• **To do**
Further down are entries; set down exactly and only the lines from the one with "Golden openwork heart" up to and including the one with "The Alpha Female Forces The Issue, Tory Mynx", dropping each picture.

• **Records drawn from a dataset**
━━━━━━

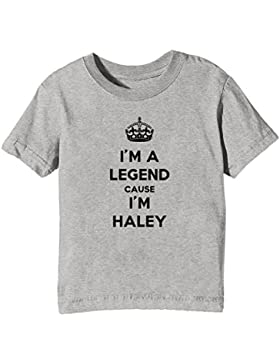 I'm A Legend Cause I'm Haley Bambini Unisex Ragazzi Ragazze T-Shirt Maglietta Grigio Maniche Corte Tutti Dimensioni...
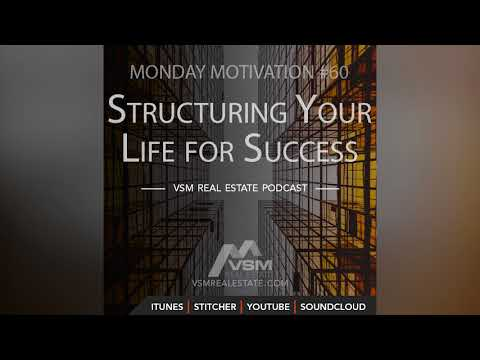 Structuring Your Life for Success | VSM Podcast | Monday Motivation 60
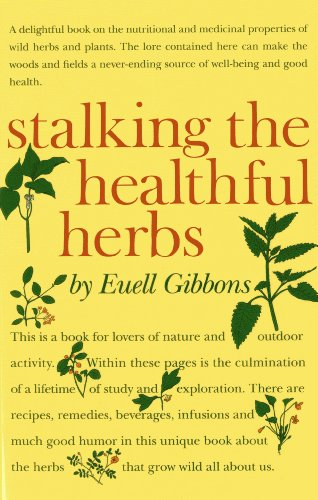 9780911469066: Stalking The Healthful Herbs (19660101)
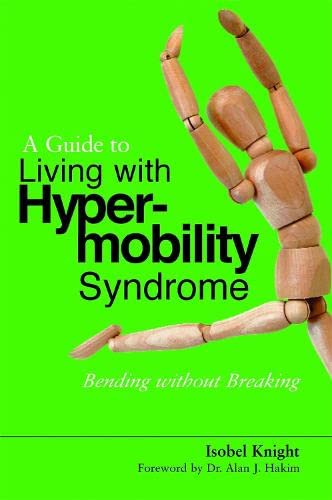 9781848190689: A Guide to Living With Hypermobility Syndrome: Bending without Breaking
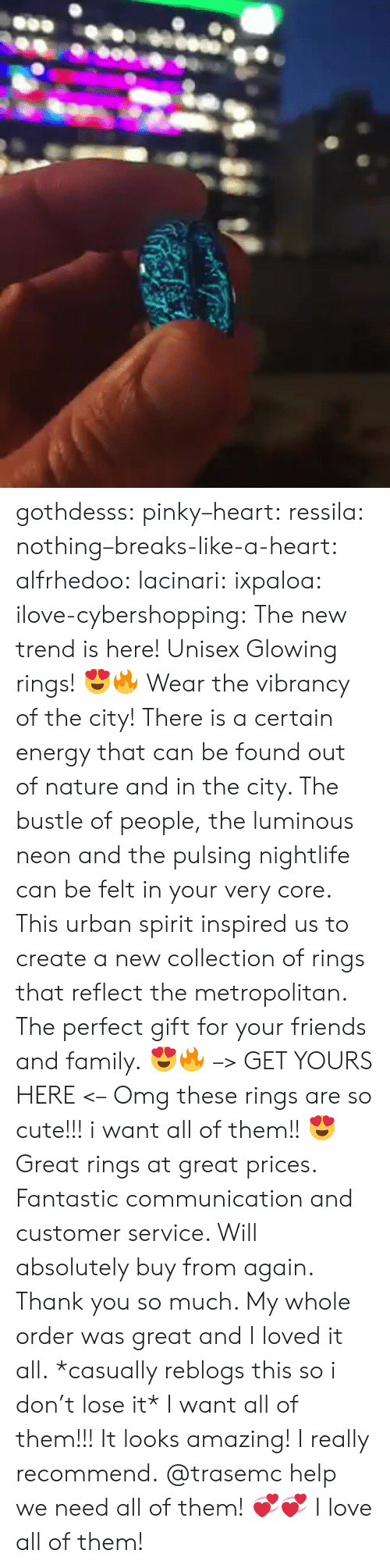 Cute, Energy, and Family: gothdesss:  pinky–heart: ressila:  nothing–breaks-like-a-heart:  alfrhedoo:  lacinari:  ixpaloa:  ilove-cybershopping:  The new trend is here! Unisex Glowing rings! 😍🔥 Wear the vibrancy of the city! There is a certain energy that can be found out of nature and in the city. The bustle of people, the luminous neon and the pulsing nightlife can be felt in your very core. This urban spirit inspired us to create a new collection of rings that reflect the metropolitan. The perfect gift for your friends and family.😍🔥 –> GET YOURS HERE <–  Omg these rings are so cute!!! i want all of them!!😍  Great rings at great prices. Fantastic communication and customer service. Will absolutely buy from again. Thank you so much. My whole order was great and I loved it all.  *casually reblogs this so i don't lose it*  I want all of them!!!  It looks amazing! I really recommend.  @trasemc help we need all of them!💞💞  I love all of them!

━━━━━━

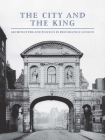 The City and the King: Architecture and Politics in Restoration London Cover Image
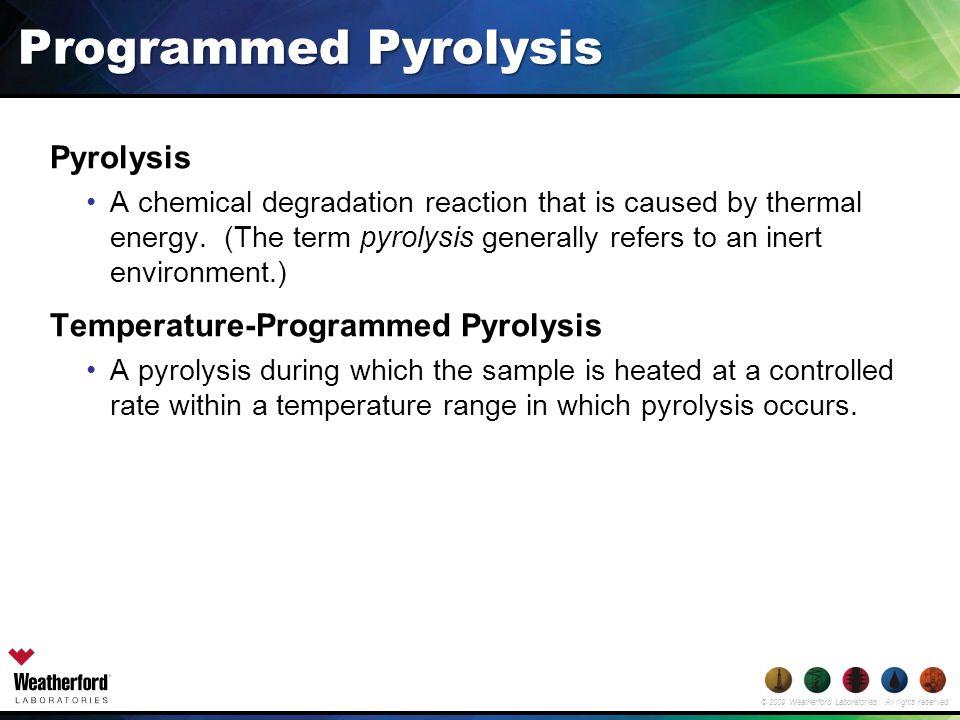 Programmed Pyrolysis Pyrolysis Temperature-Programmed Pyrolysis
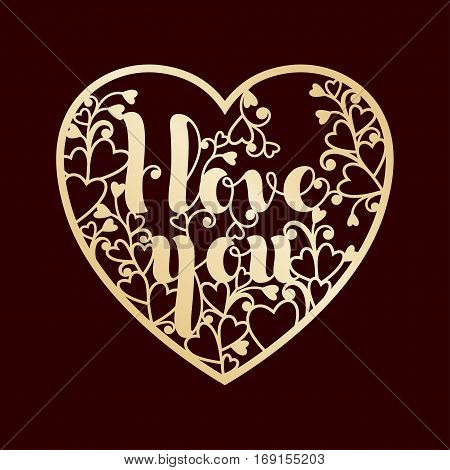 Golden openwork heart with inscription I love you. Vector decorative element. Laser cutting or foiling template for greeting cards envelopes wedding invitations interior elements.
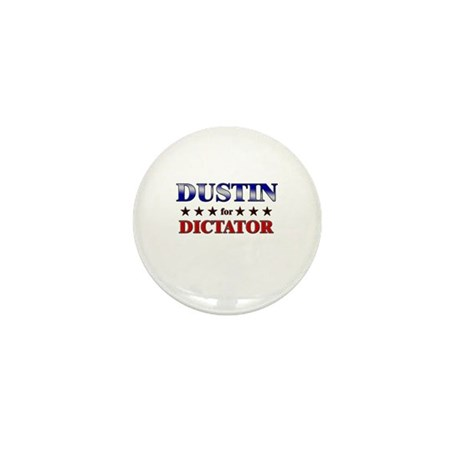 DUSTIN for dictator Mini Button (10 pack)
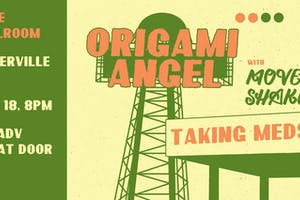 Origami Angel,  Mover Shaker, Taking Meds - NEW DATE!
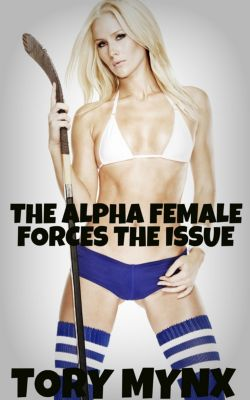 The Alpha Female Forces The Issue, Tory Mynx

━━━━━━

• **Output of the task**
 Golden openwork heart with inscription I love you. Vector decorative element. Laser cutting or foiling template for greeting cards envelopes wedding invitations interior elements.
 DUSTIN for dictator Mini Button (10 pack)
 Origami Angel,  Mover Shaker, Taking Meds - NEW DATE!
 The Alpha Female Forces The Issue, Tory Mynx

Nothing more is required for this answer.